In the case of Jacquelyn Dodd’s book, there are some quite good recipes. I quite like the look of the Porter, Goat Cheese and Portobello Mushroom Stuffed Pork Loin and I confess I’ll be trying the White Bean and Beer Chicken Chili just as soon as it gets to be slow cooker weather. IPA watermelon ceviche seems like a winner. Dodd has sidestepped the regionality issue in a craft beer cookbook by not suggesting specific brands of beer for each recipe, deciding rather to chip in periodically with “try this with a woody IPA” or “a malty stout with notes of chocolate and espresso.” That’s fine, although it can be hard to picture what a recipe would taste like without substituting in a beer of your choice mentally while reading. It’s preferable to the alternative where it specifies a beer you’ve never tasted and can’t lay hands on.

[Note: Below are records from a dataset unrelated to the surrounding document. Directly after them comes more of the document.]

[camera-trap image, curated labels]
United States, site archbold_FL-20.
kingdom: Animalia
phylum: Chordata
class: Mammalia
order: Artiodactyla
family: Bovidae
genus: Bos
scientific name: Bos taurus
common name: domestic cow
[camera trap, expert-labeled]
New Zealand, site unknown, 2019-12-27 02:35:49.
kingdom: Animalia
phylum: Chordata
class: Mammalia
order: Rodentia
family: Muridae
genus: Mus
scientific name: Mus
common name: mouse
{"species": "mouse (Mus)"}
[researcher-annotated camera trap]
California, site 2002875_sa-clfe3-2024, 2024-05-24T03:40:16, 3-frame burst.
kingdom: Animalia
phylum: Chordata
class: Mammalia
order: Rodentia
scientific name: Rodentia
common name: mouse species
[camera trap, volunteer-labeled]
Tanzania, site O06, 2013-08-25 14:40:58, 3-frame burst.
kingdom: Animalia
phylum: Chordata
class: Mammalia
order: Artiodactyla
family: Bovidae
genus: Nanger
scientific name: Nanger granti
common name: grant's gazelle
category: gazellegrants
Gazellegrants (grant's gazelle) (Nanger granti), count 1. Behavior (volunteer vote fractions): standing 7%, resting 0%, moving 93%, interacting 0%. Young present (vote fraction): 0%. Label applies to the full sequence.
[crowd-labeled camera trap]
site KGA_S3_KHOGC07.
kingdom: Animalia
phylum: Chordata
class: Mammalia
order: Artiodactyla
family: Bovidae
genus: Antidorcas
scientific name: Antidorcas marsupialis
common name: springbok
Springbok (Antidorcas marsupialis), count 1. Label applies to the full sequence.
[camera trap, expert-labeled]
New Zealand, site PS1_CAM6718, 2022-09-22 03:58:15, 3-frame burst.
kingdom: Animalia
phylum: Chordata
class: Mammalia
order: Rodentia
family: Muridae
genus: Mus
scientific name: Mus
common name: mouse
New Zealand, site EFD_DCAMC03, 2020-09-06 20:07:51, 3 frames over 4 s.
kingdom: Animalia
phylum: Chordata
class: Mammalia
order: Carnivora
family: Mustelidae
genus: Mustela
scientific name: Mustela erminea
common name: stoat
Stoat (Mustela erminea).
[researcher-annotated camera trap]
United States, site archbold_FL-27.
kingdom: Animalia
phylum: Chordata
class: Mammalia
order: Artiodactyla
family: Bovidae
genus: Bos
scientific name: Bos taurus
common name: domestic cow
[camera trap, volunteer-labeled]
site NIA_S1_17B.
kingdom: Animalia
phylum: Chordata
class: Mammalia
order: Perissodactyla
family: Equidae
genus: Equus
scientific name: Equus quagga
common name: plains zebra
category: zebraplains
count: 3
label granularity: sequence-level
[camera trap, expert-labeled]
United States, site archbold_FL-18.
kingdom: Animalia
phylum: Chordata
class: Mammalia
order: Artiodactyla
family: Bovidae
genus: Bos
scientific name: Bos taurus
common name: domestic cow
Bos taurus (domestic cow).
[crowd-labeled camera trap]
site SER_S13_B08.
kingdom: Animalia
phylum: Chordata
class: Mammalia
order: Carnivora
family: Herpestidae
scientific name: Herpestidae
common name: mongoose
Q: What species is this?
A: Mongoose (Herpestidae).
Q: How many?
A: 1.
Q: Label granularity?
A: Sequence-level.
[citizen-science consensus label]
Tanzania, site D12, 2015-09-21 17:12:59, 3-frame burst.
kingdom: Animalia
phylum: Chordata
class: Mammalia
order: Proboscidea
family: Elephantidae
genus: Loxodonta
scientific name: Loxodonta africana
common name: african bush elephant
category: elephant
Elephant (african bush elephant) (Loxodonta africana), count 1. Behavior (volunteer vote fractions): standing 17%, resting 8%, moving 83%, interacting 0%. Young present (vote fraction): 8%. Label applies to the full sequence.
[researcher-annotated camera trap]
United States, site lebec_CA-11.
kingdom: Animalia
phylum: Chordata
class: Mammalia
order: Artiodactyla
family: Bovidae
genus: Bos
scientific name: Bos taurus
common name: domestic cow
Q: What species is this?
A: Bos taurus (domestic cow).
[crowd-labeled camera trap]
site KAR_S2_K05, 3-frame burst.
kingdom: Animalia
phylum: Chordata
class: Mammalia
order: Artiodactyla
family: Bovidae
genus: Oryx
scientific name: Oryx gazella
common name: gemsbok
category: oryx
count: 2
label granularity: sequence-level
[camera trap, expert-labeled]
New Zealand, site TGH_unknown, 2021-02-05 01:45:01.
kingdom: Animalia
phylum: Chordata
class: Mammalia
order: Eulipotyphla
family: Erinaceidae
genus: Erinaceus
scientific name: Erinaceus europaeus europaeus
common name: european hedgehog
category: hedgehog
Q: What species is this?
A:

The only real problem I have is that a number of the recipes seem to involve straight volume substitutions of beer for another liquid. There’s a scratch made Cavatelli pasta that more or less substitutes beer for water or egg yolk. There are Corn Tortillas with regular Masa Harina, but instead of another liquid: beer. That’s fine as far as it goes, but why it’s happening isn’t really sufficiently explained. I feel like a number of the recipes would have benefitted from a little more conversation with the reader. I’d have gladly given up 20 of the 100 recipes for a better sense of purpose.
Besides, I don’t really like straight volume replacement as a tool. I like it when there’s a flavourful beer getting used as a balanced ingredient in the equation. For that reason, I got the nice people over at Whitecap books to send over a .doc file that contains the recipe for the Smoky Maple Beer Nuts from the Canadian Craft Beer Cookbook. Google Chrome should let you open it in a separate tab. Let’s have a look at this and see how it works.
This is about a two hour cooking process, but it’s probably only 15 minutes of actual work. A word on assembling ingredients for the recipe. If you’re going to go to the trouble of making your own beer nuts, you’re probably in for a pound. You can buy beer nuts for basically the price of whatever nut you purchase for this recipe. They probably won’t be as good and they certainly will not give you a sense of pride or the ability to make silly double entendre jokes. I chose to go with almonds because I like almonds, although there was a period where I stared questioningly at a bag of walnuts.
If you’re going to make this, you need real maple syrup. Don’t throw maple flavoured syrup on there. You might fool your guests, but deep down you’ll know. You’ll know and it will haunt you.
Actually, considering the size of the containers that maple syrup, cayenne pepper and Church Key Holy Smoke come in and the small amounts used in the recipe, the best thing to do is triple the recipe and buy about three pounds of almonds and spend an afternoon making a snack that you can put out when you’re entertaining throughout the holiday season.
The reason I like this recipe is because Church Key Holy Smoke really does contain enough peat character to add to the final flavour of the beer nuts, but not quite enough to be recognizable as itself. You could probably bolster the smoke by adding a little paprika to the cayenne in the blended dry ingredients. As it stands, there’s just a hint of smoke and maple in the mixture. It’s clever because for he’s actually using the 20ml of beer as an additional spice that blends in with the cayenne.
A lot of the Canadian Craft Beer Cookbook recipes use beer in that fashion, and since that’s very much the way I think about beer and food, I’m excited about trying more of the recipes out. I don’t think I’ve been this excited about getting a cookbook since I got Rick Bayless’ comprehensive Mexican one.